Johanna hanya bisa menerima 15 makanan berbeda, termasuk sejumlah bumbu. Makanannya adalah semur sapi dengan seledri, wortel, dan lobak organik, atau domba dengan kunyit, kayu manis, dan mentimun.

Pasangan itu sekarang tinggal di rumah keluarga teman-teman mereka, keluarga Olson, sedangkan rumah mereka sendiri sedang direnovasi untuk menciptakan ruang khusus bagi Johanna. Keluarga Olson bahkan berhenti menggunakan produk-produk berpewangi dan sama sekali tidak memasak dalam rumah.

Kata Johanna, "Saya mengalami reaksi parah terhadap tetangga yang merokok cerutu satu blok. Saya mengalam reaksi parah terhadap kedai piza berjarak 1,6 kilometer, dan semua jendela saya ditutup serta dibuat kedap dalam ruang berfilter khusus."

"Tapi kalau arah anginnya sedang tepat dan saya menghirup sedikit saja, saya bisa mengalami reaksi parah. Rumah ini cukup besar dan saya ada di puncaknya. Jika ada bawang sedang diiris, saya juga mengalami reaksi parah."

Johanna belum pernah meninggalkan kamar di atap itu lebih dari 1 tahun lamanya, kecuali keadaan darurat ke rumah sakit atau ketika menemui dokternya. Setiap pagi, ia mendengarkan sejumlah lagu dan mungkin menulis atau menjawan surel kepada seorang teman, dan melalukan panggilan video dengan dua keponakan perempuannya yang masih kecil.

(Sumber Johanna and Scott Watkins)

Orang-orang yang tidak menimbulkan reaksi maut baginya hanyalah saudara-saudara kandungnya, sehingga mereka bisa membantu merawatnya. Sebelum masuk kamar, mereka tidak makan santapan berbumbu, mandi dengan sabun khusus dan membuka pakaian dalam. Setelah masuk, mereka memasang masker dan pakaian khusus yang tidak pernah keluar kamar Johanna.

Dengan segala pencegahan, gejala-gejala Johanna tetap menjadi parah setelah kunjungan.

Kata Johanna, "Menurut saya, sebagai orang yang dibesarkan di Amerika Serikat, kita gampang saja berpikir, 'Oh, baiklah, ada penyakit yang nantinya ada solusi medis, akan diperbaikai dan saya akan lanjut dengan hidup saya.'"

"Jadi, mendapat diagnosis ini dan sakit sedemikian rupa, sungguh menjadi proses mendukakan yang harus saya lalui."
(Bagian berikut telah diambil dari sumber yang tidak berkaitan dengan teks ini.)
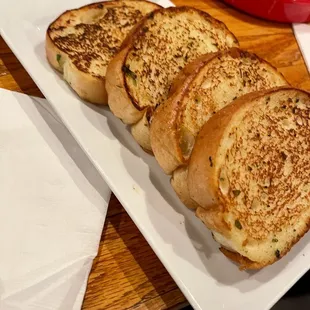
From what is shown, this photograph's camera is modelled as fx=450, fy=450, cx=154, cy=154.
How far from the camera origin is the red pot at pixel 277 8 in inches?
69.7

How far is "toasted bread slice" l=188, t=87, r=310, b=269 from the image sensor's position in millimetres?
986

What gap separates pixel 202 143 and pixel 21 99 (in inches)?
21.2

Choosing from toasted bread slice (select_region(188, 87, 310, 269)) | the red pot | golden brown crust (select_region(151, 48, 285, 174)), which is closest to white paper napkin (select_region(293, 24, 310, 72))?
the red pot

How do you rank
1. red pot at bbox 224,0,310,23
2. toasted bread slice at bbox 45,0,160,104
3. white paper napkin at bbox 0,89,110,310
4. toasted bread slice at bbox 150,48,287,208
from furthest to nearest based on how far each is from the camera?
red pot at bbox 224,0,310,23 → toasted bread slice at bbox 45,0,160,104 → toasted bread slice at bbox 150,48,287,208 → white paper napkin at bbox 0,89,110,310

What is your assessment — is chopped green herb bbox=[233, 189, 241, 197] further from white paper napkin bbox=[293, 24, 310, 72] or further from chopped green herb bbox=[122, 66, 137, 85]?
white paper napkin bbox=[293, 24, 310, 72]

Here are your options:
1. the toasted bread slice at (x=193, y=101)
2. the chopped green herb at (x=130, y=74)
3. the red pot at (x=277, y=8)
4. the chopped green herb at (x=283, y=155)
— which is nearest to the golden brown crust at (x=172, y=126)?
the toasted bread slice at (x=193, y=101)

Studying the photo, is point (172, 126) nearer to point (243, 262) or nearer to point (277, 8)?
point (243, 262)

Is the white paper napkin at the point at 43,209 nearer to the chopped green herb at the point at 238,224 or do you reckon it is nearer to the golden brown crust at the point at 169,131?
the golden brown crust at the point at 169,131

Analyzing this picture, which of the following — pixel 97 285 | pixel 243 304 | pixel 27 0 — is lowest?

Tapi, Scott ada di lantai bawah dalam rumah yang sama dan ia bisa berbicara kepadanya melalui telepon. Menurut Johanna, hal itu sangat melegakan.

"Saya memiliki banyak hadiah dalam hidup saya, banyak berkah yang layak saya syukuri. Dan itu mengingatkan saya untuk tidak bersikap memikirkan diri sendiri dan menerimanya."